10.Effect of nicotinamide mononucleotide on mortality of mice with endotoxic shock
Dongsheng WANG ; Sili ZHENG ; Minghe CHENG ; Chaoyu MIAO
Journal of Pharmaceutical Practice 2021;39(2):134-137
Objective To study the effect of nicotinamide mononucleotide (NMN) on the mortality of the lipopoly-saccharide (LPS)-induced endotoxic shock mouse model. Methods 10-week-old C57BL/6J male mice were randomly divided into groups, and were injected intraperitoneally (i.p.) with LPS (10 mg/kg) to induce endotoxic shock models. NMN was i.p. injected in three ways: (1) 0.5 h after modeling, doses of 10, 30, 100 and 300 mg/kg; (2) 0.5 h before modeling, doses of 30, 100, 300 and 600 mg/kg; or (3) 0.5 and 12 h after modeling, dose of 300 mg/kg each time. The death times of each group were recorded, and the survival curves were drawn.
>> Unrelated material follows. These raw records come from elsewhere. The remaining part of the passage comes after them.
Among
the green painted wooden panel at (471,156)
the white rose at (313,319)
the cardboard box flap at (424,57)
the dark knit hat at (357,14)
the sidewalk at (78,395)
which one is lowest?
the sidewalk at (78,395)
Results Compared with the solvent control group, NMN at different doses given 0.5 h after or before modeling didn’t improve the survival rate or delay the death time of endotoxic shock mice; But when given at 0.5 and 12 h 300 mg/kg after modeling, NMN accelerated the death of mice and increased the mortality of mice. NMN products by two manufacturers showed similar effects. Conclusion NMN has no therapeutic effect on LPS-induced endotoxic shock, and repeated administration of NMN after endotoxic shock will increase the mortality.